[Excerpts of spatial question data]
* * * *

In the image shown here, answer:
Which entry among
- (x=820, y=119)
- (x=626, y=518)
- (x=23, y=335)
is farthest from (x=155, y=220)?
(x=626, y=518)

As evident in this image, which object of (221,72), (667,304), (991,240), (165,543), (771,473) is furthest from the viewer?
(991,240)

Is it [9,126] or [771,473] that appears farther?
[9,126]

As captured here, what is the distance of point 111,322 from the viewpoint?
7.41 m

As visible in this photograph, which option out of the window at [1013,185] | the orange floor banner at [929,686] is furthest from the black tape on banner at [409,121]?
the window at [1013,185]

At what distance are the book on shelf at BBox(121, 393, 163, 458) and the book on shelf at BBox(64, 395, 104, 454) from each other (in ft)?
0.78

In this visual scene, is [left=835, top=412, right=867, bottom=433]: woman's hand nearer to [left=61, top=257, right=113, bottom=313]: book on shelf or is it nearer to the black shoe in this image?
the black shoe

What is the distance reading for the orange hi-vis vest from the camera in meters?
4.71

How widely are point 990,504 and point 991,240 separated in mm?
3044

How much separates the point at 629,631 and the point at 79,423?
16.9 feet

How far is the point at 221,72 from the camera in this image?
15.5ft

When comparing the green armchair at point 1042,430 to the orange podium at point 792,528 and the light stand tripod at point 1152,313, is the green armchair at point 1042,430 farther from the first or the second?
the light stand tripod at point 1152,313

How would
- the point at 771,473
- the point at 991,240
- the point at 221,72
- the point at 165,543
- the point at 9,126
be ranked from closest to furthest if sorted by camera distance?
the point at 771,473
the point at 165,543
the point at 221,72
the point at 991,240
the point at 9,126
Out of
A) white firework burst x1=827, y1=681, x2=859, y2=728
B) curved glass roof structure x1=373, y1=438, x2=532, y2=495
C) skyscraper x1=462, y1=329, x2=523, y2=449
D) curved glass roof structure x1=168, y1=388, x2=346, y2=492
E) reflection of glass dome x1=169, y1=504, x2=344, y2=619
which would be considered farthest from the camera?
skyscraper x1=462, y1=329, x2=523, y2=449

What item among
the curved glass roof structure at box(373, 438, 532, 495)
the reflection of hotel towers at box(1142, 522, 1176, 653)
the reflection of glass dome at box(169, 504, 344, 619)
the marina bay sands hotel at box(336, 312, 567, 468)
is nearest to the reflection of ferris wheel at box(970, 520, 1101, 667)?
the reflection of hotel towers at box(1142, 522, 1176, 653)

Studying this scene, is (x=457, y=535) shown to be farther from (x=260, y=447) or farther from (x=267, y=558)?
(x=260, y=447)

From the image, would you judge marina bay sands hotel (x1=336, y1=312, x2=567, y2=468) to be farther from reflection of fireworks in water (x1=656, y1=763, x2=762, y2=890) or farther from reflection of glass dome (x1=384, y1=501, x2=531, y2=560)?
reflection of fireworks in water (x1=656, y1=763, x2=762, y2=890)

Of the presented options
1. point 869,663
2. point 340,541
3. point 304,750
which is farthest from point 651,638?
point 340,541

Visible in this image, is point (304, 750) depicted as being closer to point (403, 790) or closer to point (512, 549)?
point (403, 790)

* * * *

• **WHAT IS ASKED**
Extract the complete listing verbatim.

• **THE REPLY**
In the image shown here, answer:
Which entry among
- (x=820, y=119)
- (x=626, y=518)
- (x=23, y=335)
is farthest from (x=155, y=220)?
(x=626, y=518)

As evident in this image, which object of (221,72), (667,304), (991,240), (165,543), (771,473) is furthest from the viewer?
(991,240)

Is it [9,126] or [771,473] that appears farther?
[9,126]

As captured here, what is the distance of point 111,322 from the viewpoint?
7.41 m

As visible in this photograph, which option out of the window at [1013,185] | the orange floor banner at [929,686] is furthest from the black tape on banner at [409,121]?
the window at [1013,185]

At what distance are the book on shelf at BBox(121, 393, 163, 458) and the book on shelf at BBox(64, 395, 104, 454) from each other (in ft)?
0.78

In this visual scene, is [left=835, top=412, right=867, bottom=433]: woman's hand nearer to [left=61, top=257, right=113, bottom=313]: book on shelf or is it nearer to the black shoe in this image?
the black shoe

What is the distance reading for the orange hi-vis vest from the camera in meters?
4.71

How widely are point 990,504 and point 991,240 separated in mm?
3044

How much separates the point at 629,631 and the point at 79,423?
16.9 feet

How far is the point at 221,72 from the camera in this image?
15.5ft

When comparing the green armchair at point 1042,430 to the orange podium at point 792,528 and the light stand tripod at point 1152,313, is the green armchair at point 1042,430 farther from the first or the second?
the light stand tripod at point 1152,313

How would
- the point at 771,473
- the point at 991,240
- the point at 221,72
- the point at 165,543
- the point at 9,126
be ranked from closest to furthest if sorted by camera distance?
the point at 771,473
the point at 165,543
the point at 221,72
the point at 991,240
the point at 9,126
Out of
A) white firework burst x1=827, y1=681, x2=859, y2=728
B) curved glass roof structure x1=373, y1=438, x2=532, y2=495
C) skyscraper x1=462, y1=329, x2=523, y2=449
D) curved glass roof structure x1=168, y1=388, x2=346, y2=492
E) reflection of glass dome x1=169, y1=504, x2=344, y2=619
which would be considered farthest from the camera?
skyscraper x1=462, y1=329, x2=523, y2=449

What item among
the curved glass roof structure at box(373, 438, 532, 495)
the reflection of hotel towers at box(1142, 522, 1176, 653)
the reflection of glass dome at box(169, 504, 344, 619)
the marina bay sands hotel at box(336, 312, 567, 468)
is nearest to the reflection of ferris wheel at box(970, 520, 1101, 667)?
the reflection of hotel towers at box(1142, 522, 1176, 653)

Studying this scene, is (x=457, y=535) shown to be farther from (x=260, y=447) or farther from (x=267, y=558)?
(x=260, y=447)

From the image, would you judge marina bay sands hotel (x1=336, y1=312, x2=567, y2=468) to be farther from reflection of fireworks in water (x1=656, y1=763, x2=762, y2=890) or farther from reflection of glass dome (x1=384, y1=501, x2=531, y2=560)?
reflection of fireworks in water (x1=656, y1=763, x2=762, y2=890)

Of the presented options
1. point 869,663
2. point 340,541
3. point 304,750
which is farthest from point 651,638?
point 340,541

Visible in this image, is point (304, 750) depicted as being closer to point (403, 790) or closer to point (512, 549)?
point (403, 790)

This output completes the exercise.